A review of her album 'When the roses bloom again'

Laura Cantrell When the roses bloom again On the sleeve of "When the roses bloom again", her second album, Laura Cantrell stares into the middle distance, resembling a slightly fey, elfin Cate Blanchett. Who does she sound like? She's a country singer so she's no Shania Twain, but she's almost completely devoid of hard-nosed World Owes Me style cynicism so you can ditch the Shelby Lynne comparison. If she reminds me of anyone it's Lurleen Lumpkin - Simpsons' addicts will recognise Lurleen as the feisty cowgirl who took a shine to Homer and tried to wipe Marge's eye. Homer didn't bite and no-one knows why. It's not intended as a cruel comparison - Lurleen was pretty, open hearted, and could sing cowgirl's blues like a bird. Lil' Lurleen was a cartoon, but Laura's the real thing.

Rather like Lambchop's Kurt Wagner, Laura is a "suit" by day and a singer by night.

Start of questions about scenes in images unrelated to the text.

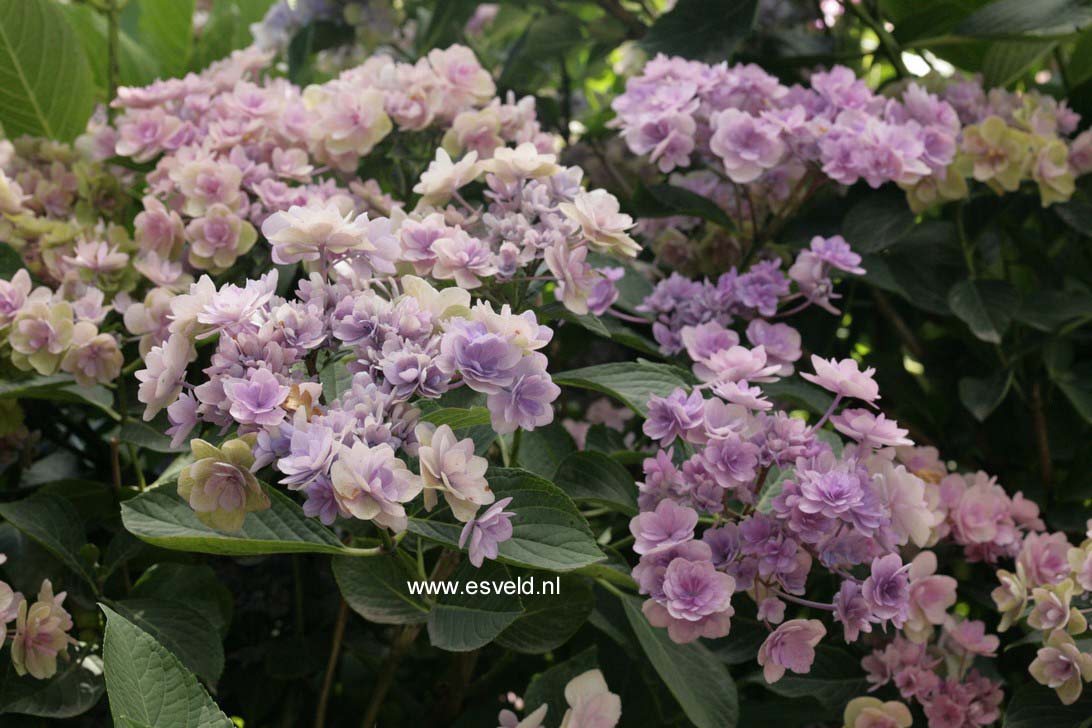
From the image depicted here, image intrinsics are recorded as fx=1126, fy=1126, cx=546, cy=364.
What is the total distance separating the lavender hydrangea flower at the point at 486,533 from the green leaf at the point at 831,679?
365 millimetres

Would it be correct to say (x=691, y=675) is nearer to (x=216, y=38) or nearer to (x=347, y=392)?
(x=347, y=392)

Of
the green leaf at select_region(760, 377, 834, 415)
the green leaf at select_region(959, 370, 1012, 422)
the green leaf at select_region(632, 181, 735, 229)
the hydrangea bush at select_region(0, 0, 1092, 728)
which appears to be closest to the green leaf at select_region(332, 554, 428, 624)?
the hydrangea bush at select_region(0, 0, 1092, 728)

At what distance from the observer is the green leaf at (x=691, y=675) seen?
2.48ft

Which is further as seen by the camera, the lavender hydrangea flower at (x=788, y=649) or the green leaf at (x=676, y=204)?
the green leaf at (x=676, y=204)

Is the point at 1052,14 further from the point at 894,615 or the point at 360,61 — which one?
the point at 360,61

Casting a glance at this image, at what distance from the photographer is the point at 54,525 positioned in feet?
2.72

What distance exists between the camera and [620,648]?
2.99 feet

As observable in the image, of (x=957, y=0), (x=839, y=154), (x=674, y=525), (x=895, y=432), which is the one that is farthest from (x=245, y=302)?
(x=957, y=0)

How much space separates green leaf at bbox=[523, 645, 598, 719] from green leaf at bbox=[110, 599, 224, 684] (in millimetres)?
225

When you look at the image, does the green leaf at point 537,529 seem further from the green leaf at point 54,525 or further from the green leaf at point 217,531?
the green leaf at point 54,525

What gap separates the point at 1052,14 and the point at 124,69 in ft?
3.25

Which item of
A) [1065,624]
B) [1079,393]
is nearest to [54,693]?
[1065,624]

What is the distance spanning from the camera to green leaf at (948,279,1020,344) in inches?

She's in the music biz but not of it and as a result she's totally devoted to her muse -packaging and posturing are thrown to one side, and the music really glows as a result. At first listening "When the roses bloom again" is almost caricature country, it's awash with pedal steel and packed full of songs about country cousins, dusty highways and men who done Laura wrong. It's also engagingly flawed - Laura's voice is sweet and sometimes wavers with emotion, there are missed notes, the lyrics don't quite scan, but it's searingly confessional in parts.

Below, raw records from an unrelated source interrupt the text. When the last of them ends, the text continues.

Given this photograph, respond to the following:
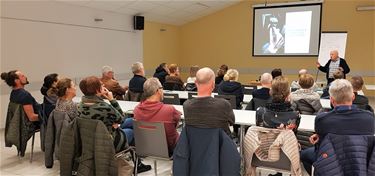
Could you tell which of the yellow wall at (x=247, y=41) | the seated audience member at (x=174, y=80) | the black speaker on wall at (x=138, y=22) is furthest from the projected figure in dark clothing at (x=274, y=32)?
the seated audience member at (x=174, y=80)

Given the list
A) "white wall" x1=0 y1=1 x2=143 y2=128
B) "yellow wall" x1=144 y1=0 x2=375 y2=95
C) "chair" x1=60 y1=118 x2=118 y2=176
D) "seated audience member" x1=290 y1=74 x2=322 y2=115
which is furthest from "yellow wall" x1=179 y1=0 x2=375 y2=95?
"chair" x1=60 y1=118 x2=118 y2=176

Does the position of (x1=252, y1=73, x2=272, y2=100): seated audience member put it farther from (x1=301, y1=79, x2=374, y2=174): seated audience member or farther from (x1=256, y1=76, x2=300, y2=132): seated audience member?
(x1=301, y1=79, x2=374, y2=174): seated audience member

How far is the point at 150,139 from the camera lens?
9.23 ft

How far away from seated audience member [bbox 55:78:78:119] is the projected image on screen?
7.34 meters

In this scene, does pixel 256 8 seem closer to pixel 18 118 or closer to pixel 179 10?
pixel 179 10

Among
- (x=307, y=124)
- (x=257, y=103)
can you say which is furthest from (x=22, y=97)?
(x=307, y=124)

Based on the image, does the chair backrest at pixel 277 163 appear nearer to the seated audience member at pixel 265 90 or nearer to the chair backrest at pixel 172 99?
the seated audience member at pixel 265 90

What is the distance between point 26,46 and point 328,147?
556cm

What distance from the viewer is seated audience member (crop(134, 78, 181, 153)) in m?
2.82

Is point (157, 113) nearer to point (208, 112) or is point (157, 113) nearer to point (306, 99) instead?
point (208, 112)

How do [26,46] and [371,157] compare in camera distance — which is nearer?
[371,157]

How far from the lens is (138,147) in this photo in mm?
2906

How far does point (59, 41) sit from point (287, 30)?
6.20 meters

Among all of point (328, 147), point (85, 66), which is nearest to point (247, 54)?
point (85, 66)
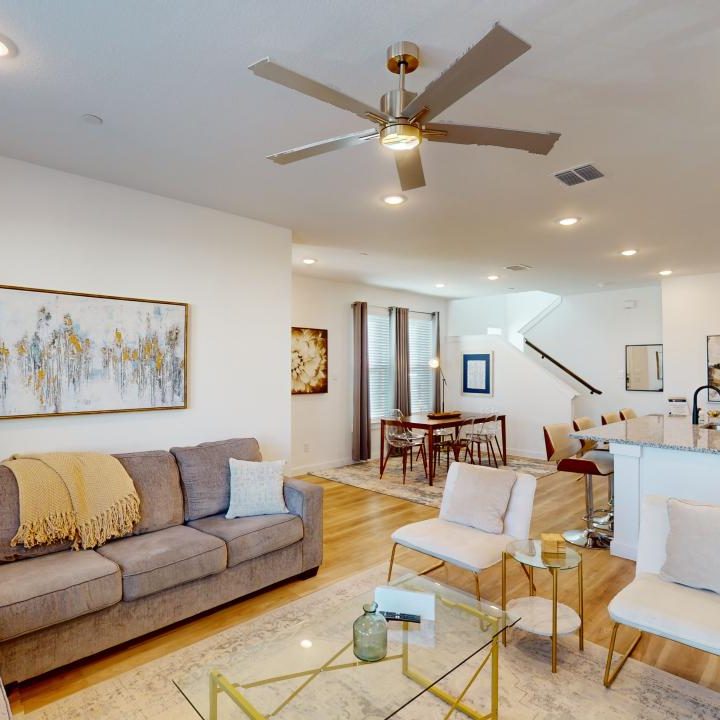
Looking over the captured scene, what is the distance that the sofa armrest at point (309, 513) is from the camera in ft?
10.7

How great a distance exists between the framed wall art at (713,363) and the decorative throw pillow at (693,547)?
5.14m

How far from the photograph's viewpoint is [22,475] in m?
2.58

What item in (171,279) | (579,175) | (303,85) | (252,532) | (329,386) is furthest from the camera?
(329,386)

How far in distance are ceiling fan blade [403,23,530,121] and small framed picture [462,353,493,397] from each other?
7.22m

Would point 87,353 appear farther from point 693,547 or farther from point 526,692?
point 693,547

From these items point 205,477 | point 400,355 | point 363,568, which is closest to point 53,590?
point 205,477

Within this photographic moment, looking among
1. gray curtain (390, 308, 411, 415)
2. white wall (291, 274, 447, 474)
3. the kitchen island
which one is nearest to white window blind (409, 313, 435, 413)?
gray curtain (390, 308, 411, 415)

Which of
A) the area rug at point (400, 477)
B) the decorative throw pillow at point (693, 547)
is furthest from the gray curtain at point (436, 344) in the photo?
the decorative throw pillow at point (693, 547)

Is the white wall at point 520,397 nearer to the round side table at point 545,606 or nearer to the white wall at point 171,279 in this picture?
the white wall at point 171,279

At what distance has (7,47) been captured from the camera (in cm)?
189

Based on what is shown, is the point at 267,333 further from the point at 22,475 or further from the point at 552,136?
the point at 552,136

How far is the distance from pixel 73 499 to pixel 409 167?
2.47 m

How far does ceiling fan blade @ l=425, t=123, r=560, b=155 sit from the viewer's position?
70.5 inches

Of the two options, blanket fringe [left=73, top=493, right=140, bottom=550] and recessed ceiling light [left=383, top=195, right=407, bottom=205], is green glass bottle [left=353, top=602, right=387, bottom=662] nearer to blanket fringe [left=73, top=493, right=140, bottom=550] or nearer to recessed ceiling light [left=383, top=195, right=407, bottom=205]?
blanket fringe [left=73, top=493, right=140, bottom=550]
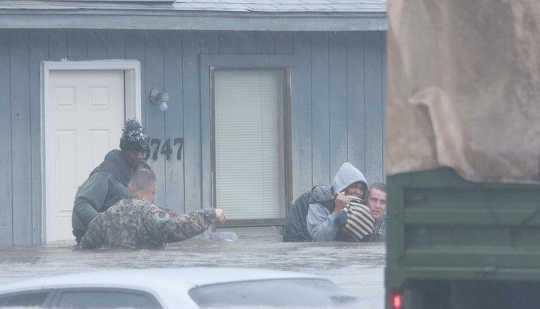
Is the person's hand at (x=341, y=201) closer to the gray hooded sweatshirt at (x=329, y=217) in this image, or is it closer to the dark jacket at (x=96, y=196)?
the gray hooded sweatshirt at (x=329, y=217)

The confessional gig only works if the artiste has seen dark days and on the evidence of her cover of "Wait", a highpoint here, Laura has suffered the dark and lonely nights. "Wait" is almost perfect-a tearful melody, a lyric that oozes regret, pain, and hurt. "Early years", with its chirpy South of the Border guitar lines, looks back on days spent with an old flame -  the term "bittersweet" was invented for a song such as this. Better again, there's "Mountain Fern", a gorgeous down-home account of the life of a country crooner who gave her life to the Music and the Road. It could have been gushy but Laura so obviously recognises the trials of a fellow traveller that it works beautifully.

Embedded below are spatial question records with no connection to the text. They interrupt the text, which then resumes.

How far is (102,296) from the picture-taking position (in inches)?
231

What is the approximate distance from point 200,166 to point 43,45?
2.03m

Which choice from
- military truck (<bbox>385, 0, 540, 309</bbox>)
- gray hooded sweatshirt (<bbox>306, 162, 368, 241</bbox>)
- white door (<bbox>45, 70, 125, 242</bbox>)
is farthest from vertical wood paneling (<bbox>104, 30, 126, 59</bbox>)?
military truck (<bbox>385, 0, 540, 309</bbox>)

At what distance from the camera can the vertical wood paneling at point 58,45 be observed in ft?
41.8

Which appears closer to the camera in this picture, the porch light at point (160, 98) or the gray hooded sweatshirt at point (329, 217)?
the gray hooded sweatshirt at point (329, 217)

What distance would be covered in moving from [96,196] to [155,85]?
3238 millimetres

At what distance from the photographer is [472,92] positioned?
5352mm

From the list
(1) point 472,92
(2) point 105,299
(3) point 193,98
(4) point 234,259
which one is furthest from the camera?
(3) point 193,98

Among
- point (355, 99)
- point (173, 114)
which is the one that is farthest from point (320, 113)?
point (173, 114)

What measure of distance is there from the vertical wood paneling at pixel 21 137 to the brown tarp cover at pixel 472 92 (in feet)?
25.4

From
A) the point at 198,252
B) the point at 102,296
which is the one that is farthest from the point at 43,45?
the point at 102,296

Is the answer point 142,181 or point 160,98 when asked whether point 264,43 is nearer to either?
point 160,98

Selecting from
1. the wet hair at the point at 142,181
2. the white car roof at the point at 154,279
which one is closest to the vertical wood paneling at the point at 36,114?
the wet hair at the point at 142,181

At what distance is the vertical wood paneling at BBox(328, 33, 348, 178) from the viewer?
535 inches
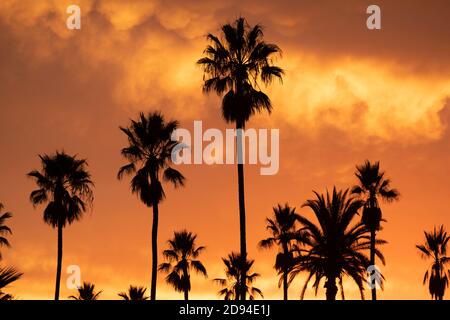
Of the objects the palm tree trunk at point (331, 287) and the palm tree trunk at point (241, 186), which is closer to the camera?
the palm tree trunk at point (241, 186)

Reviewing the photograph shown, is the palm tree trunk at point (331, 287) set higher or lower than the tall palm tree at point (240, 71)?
lower

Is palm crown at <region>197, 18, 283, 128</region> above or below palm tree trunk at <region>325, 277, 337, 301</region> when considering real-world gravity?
above

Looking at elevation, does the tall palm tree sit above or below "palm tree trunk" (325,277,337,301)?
above

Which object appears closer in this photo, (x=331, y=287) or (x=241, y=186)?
(x=241, y=186)

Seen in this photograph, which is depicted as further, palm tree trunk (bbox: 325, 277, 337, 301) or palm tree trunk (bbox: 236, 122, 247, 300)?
palm tree trunk (bbox: 325, 277, 337, 301)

In the longer term it's hard to know what will become of Laura - the Hollywood scenario would have discovered by a bigwig impresario, given a makeover and a glam wardrobe, offered the best producers, and showered with money, fame, the whole nine yards à la Shania Twain. I think Laura's music is too good, too transparently heartfelt for all of that.

"When the roses bloom again" is engagingly honest, beautifully played, and impeccably arranged. If your record collection is going to have one country and western album make it this one.